I’m curious then what you make of Georgia’s Secretary of State saying that your office has been “slow walking” this investigation?

Honestly, you’re the first time I’ve heard it. I don’t really make anything of it.

He has in public statements, on Fox News, indicated that he thinks this is a politically driven witch hunt of sorts. And I guess I wonder if there is anything that you would want to say in response to that idea.

I think the public will have to make interpretations about the Secretary of State’s motivation to make any of those comments. Frankly, I had not heard, again, the comments referred to. The public will have to draw conclusions about whatever is causing such a shift.

[Trump] also said last week that the phone call in question that drew so much attention to Georgia was “perfect.” I wonder what you would say to that comment.

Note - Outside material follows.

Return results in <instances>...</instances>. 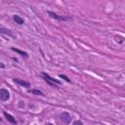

I guess you would say nothing to that because he’s a citizen of the United States. He certainly has rights to make statements and has freedom of speech. And ultimately, we’re conducting an investigation.

After about a year of investigation by the public corruption division in your office, what if anything is clear right now that definitely went on in Georgia in terms of the election?

I respect you so much for asking, but I’m going to decline answering that question.

I guess the reason that I asked that question is because I took note of some particular language in the letter, which was, there is a “reasonable probability” that “possible criminal disruptions” of the election had occurred. I just wonder what it is that you all are seeing.

All I will tell you is that the district attorney herself was involved in the drafting of that letter. And there was no word put into the letter that was a mistake or an accident or just kind of thrown in inadvertently. So we hope that the letter speaks for itself. We are very happy today that the judges in Fulton County Superior Court decided that it was legal and appropriate to give us a special-purpose grand jury and we’re going to continue on with our work.

There has been some public commentary about what the former President might have been trying to do on that call. Is there any, for instance, expectation that the special-purpose grand jury or your staff will need to obtain records from the [Congressional] committees investigating the events of Jan. 6?

I’m going to actually leave that on the floor.

Okay. I guess I’ll ask why, in this case, that’s a question that you feel shouldn’t be answered.

I think you should call us back in a week. I think that’s a different story.

There are people who would say, you know, that tape is what it is. Trump says what he says on tape. And that person is perhaps wondering why this process that has already gone on for almost a year is about to continue. Why is this so complicated?

Because what I’m going to do is do the full investigation, and this is the process that’s required.

Having been in your office and seeing the sort of fine-toothed comb with which you go through charges, I do wonder if in this case there’s a higher standard. It’s unprecedented to investigate a former President for possible crimes. So, will there be a finer-toothed comb applied?

I mean, you’ve seen my comb. It’s been effective for over 25 years now. And I will pull it out once again.